Brian Feinblum’s views, opinions, and ideas expressed in this blog are his alone and not that of his employer. You can follow him on Twitter @theprexpert and email him at [email protected]. He feels more important when discussed in the third-person. This is copyrighted by BookMarketingBuzzBlog © 2015
In 1885, 4,500 book titles were published in America.
By 1989, 45,000 new book titles were published.
In 2009, 1,335,000 new titles were released in the U.S.
· There are over 7,000,000 books available for sale.
· 52% of all books are not sold in bookstores – they are sold by mail order, online, through book clubs, or in warehouse stores.
· A decade ago, in 2004, 1.2 million book title sales were tracked by Nielsen Bookscan and only 25,000 titles sold more than 5,000 copies each. Some 950,000 sold fewer than 99 copies.
· First-time authors write 75% of the new nonfiction books published each year.
· 85% of all new titles published each year are non-fiction and 15% are fiction.
· Chicken Soup for the Soul, with sales of over 8,000,000 copies, spawned a series that includes more than four score best-selling books. It was rejected by 144 publishers.
· Ray Bradbury received 700 rejections before any of his work was published.
· A Time to Kill by John Grisham was rejected 45 times. Stephen King’s debut novel, Carrie, was declined 30 times. Even J.K. Rowling’s Harry Potter and the Philosopher’s Stone was rejected – 14 times! Gone With the Wind by Margaret Mitchell was declined by 38 publishers.
· Sales of romance books top any other genre by far, within fiction. Women make up 90.5% of the romance readership. In 2014, romance books brought in $1.438 billion in revenue. Mystery brought in half of that. Classic literary fiction revenue is a third of what romance generates.
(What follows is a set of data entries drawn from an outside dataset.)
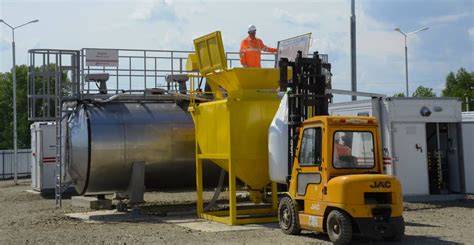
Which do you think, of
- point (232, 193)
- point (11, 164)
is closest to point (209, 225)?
point (232, 193)

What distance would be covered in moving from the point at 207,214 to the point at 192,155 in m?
2.19

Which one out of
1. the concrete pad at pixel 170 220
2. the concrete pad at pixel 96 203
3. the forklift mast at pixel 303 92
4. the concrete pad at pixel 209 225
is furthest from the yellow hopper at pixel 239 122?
the concrete pad at pixel 96 203

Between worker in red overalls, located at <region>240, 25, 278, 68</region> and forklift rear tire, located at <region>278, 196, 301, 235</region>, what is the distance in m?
4.73

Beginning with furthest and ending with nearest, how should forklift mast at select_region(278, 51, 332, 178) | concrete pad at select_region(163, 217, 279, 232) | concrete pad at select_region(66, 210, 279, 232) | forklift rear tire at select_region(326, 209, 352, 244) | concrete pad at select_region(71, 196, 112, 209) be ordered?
1. concrete pad at select_region(71, 196, 112, 209)
2. concrete pad at select_region(66, 210, 279, 232)
3. concrete pad at select_region(163, 217, 279, 232)
4. forklift mast at select_region(278, 51, 332, 178)
5. forklift rear tire at select_region(326, 209, 352, 244)

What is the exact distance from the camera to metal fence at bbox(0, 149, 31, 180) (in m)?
40.1

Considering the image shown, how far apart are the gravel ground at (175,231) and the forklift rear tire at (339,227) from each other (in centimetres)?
52

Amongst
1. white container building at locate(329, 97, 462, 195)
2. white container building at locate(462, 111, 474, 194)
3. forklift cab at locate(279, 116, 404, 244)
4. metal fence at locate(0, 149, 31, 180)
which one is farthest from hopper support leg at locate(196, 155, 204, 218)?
metal fence at locate(0, 149, 31, 180)

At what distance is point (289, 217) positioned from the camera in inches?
475

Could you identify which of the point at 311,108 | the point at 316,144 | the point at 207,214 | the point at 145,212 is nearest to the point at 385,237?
the point at 316,144

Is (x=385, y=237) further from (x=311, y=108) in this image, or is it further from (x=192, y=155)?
(x=192, y=155)

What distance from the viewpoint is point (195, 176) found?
1738 cm

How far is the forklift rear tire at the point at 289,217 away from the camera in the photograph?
11.9m

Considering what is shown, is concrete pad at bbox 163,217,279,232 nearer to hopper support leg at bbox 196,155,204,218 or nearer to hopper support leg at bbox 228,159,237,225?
hopper support leg at bbox 228,159,237,225

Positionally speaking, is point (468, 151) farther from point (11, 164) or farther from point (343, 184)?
point (11, 164)
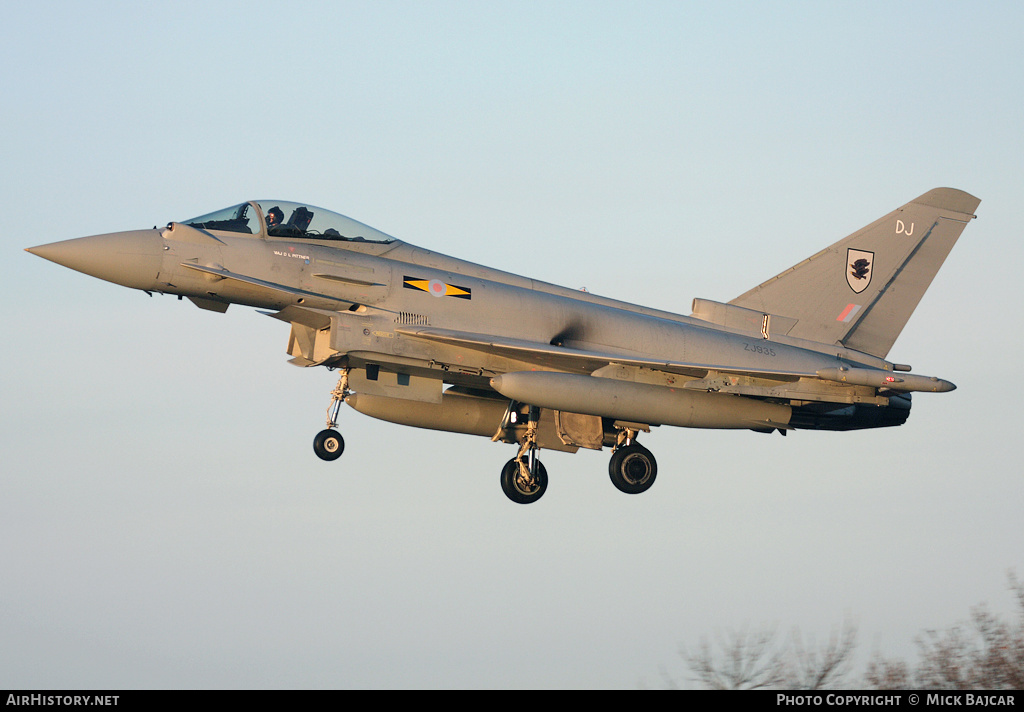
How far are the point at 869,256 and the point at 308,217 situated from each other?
9.34m

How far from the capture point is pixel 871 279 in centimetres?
1948

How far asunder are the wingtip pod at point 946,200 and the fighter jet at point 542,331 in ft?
0.08

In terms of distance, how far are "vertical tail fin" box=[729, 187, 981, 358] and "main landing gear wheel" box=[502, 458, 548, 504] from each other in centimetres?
430

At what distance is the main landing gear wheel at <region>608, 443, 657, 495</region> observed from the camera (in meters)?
18.6

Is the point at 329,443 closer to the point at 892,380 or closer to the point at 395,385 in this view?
the point at 395,385

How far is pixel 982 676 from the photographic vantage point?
10.4 metres

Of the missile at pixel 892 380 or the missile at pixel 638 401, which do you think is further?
the missile at pixel 892 380

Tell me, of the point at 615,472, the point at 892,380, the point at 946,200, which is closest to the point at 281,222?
the point at 615,472

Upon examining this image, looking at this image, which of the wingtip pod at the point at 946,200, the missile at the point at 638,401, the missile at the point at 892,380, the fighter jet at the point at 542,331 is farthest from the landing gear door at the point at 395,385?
the wingtip pod at the point at 946,200

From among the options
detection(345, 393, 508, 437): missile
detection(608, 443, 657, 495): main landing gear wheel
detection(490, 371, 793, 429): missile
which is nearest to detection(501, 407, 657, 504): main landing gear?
detection(608, 443, 657, 495): main landing gear wheel

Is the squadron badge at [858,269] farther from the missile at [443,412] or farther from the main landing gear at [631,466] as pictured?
the missile at [443,412]

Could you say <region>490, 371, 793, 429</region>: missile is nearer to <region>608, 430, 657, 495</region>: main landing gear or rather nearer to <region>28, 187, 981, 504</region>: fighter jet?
<region>28, 187, 981, 504</region>: fighter jet

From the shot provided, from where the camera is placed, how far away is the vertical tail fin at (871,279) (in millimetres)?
19234

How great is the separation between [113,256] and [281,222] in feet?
7.45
· In Book Publishing 101, Martha Marda notes this about book publishing’s history:
· “Until around 1439, when Johannes Gutenberg invented a printing press using a winepress and movable type, books were copied by hand and were owned by churches, monasteries, and wealthy families. Most books were copied on animal vellum (usually treated calfskin). The concept of paper, a much more suitable material for mechanical printing presses, was imported from Asia, where books were printed using hand-carved wood blocks. By 1500, 1,000 printing shops in Europe had produced 35,000 titles and 20 million copies. The Frankfurt Book Fair, today the world’s largest trade fair for books, originated during the 1400s as a medieval fair where booksellers and printers could display their wares and buy the supplies they needed for their print shops.”